Plastic flow of foams and emulsions in a channel

TL;DR

This study investigates the flow behavior of confined foams and emulsions, revealing correlations between plastic event localization, velocity profiles, and shear strain, supported by experiments and lattice-Boltzmann simulations.

Contribution

It provides new experimental and simulation data on plastic rearrangements in confined foams, highlighting their relation to flow profiles and shear strain, extending understanding of soft-glassy material behavior.

Findings

Plastic event localization correlates with velocity profile localization.

Distribution of plastic event orientations relates to local shear strain.

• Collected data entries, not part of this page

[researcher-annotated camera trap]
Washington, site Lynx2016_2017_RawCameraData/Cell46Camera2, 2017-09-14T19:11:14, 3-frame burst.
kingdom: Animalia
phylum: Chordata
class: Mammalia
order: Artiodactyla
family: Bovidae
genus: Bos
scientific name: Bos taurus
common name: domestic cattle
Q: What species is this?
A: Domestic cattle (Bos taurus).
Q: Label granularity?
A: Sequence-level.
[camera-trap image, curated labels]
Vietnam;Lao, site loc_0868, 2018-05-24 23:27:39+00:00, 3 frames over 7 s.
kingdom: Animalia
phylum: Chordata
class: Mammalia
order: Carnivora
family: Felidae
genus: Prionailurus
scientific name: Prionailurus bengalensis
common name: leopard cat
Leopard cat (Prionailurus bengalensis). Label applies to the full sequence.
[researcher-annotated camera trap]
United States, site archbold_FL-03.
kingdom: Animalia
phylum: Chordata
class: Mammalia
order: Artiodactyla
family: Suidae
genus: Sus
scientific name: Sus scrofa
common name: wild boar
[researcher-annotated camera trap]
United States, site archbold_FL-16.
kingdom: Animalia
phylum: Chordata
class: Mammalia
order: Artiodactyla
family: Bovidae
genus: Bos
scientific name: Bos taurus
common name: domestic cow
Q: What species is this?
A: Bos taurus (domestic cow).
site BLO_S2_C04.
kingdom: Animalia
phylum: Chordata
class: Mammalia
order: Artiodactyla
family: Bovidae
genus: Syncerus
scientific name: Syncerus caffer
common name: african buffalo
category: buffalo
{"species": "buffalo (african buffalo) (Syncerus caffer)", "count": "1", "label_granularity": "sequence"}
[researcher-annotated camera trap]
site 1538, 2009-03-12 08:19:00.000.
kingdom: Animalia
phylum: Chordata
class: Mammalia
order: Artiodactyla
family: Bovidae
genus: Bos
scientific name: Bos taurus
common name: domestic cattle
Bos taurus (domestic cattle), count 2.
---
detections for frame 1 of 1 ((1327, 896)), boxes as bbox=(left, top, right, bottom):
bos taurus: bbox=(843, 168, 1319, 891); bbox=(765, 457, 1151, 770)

Experimental and simulation results support cooperativity mechanisms in foams.

Abstract

In order to understand the flow profiles of complex fluids, a crucial issue concerns the emergence of spatial correlations among plastic rearrangements exhibiting cooperativity flow behaviour at the macroscopic level. In this paper, the rate of plastic events in a Poiseuille flow is experimentally measured on a confined foam in a Hele-Shaw geometry. The correlation with independently measured velocity profiles is quantified. To go beyond a limitation of the experiments, namely the presence of wall friction which complicates the relation between shear stress and shear rate, we compare the experiments with simulations of emulsion droplets based on the lattice-Boltzmann method, which are performed both with, and without, wall friction. Our results indicate a correlation between the localisation length of the velocity profiles and the localisation length of the number of plastic events. Finally, unprecedented results on the distribution of the orientation of plastic events show that there is a non-trivial correlation with the underlying local shear strain. These features, not previously reported for a confined foam, lend further support to the idea that cooperativity mechanisms, originally invoked for concentrated emulsions (Goyon et al. 2008), have parallels in the behaviour of other soft-glassy materials.